Winner: 1961-1967 Jaguar E-type (XKE) (13)
1948-1956 Porsche 356 (6) vs 1999-2005 Mazda Miata (11)
Even though the second-generation Mazda dropped the pop-up headlights for a smiling front end, it wasn’t as cute as the original. Still, its formula for lightweight fun was there and there’s nothing bad to say about the NB Miata in this matchup except that it’s not a Porsche 356. Porsche’s first model is beautiful in its simplicity and was available in coupe, roadster, and speedster variants. Add the thrill of revving a four-cam Carrera engine and Miata, as sound a sports car as it is, never had a chance.
Winner: 1948-1956 Porsche 356 (6)
Ford’s two-seater came out of the gate with V-8 power and even had an optional McCullough supercharger that made it a terror at Daytona, where it set a two-way speed record of 138.775 mph on the beach.
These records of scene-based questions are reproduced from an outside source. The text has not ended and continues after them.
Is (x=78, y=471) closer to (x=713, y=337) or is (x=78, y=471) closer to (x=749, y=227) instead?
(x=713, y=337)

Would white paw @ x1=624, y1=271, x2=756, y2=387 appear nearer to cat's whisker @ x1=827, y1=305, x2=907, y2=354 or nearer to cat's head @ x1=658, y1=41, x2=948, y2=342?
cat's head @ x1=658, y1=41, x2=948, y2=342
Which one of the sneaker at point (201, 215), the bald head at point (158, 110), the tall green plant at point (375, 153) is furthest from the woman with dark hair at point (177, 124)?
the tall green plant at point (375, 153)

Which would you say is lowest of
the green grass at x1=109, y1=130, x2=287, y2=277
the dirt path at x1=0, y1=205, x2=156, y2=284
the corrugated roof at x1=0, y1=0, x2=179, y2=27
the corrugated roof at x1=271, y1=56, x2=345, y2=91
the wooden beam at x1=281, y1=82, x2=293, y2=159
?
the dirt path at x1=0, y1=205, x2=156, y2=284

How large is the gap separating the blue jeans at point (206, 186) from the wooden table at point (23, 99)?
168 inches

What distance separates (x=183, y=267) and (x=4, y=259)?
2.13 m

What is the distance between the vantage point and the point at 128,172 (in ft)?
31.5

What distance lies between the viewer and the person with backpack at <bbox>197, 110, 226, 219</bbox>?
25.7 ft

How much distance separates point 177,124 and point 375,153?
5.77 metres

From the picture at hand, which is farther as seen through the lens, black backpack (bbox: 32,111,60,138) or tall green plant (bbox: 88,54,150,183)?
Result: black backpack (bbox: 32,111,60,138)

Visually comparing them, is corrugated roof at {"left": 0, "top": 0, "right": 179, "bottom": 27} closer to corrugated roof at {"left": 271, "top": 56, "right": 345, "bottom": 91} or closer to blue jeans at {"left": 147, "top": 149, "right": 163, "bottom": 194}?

It had three glorious years of svelte styling before the wheels absolutely fell off for 1958. What happened? The FD RX-7 was powered by some of the best production rotary engines Mazda ever built, had tremendous handling, and its design has aged incredibly well. Because this is all about sports cars, those attributes allowed it to upset the T-bird by a wide margin.
Winner: 1992-2002 Mazda RX-7 (14)
The Karmann Ghia is a looker but it isn’t our favorite Ghia design even though it’s likely the most attainable way to get that classic style. Based on the same architecture as the VW Beetle, and even more closely related to the Thing, the sleek coupe bodywork didn’t improve the VW’s driving dynamics. Conversely, the Porsche 914, which was initially slated to be the replacement for the Karmann Ghia, used Volkswagen air-cooled flat-four mounted amidships for better weight distribution along with an all-new chassis. Look at it, it’s just so little! That’s how you make 100 hp fun.
Winner: 1970-1976 Porsche 914 (10)
Corvette got off to a rough start. Chevrolet had problems making the fiberglass bodies, and the performance was lackluster until the legendary Chevrolet small-block V-8 debuted for the 1955 model year. Then Zora Arkus-Duntov came on board at Chevrolet and started pushing development of high-performance parts that made the 327-cubic-inch V-8s into fuel-injected 360-horsepower road-racing terrors. On the other side of the spectrum, Honda’s entry to the supercar world was a mid-engine masterpiece that was so good it shamed Ferrari into making better cars and casts a long shadow over the current NSX. The superb handling and crisp styling, combined with Honda reliability turned the supercar community on its ear and was enough to hand Corvette its first elimination.
Hold on! Hold on! A Corvette Fuelie got beat by a V-6 “supercar”? Who wrote this!?!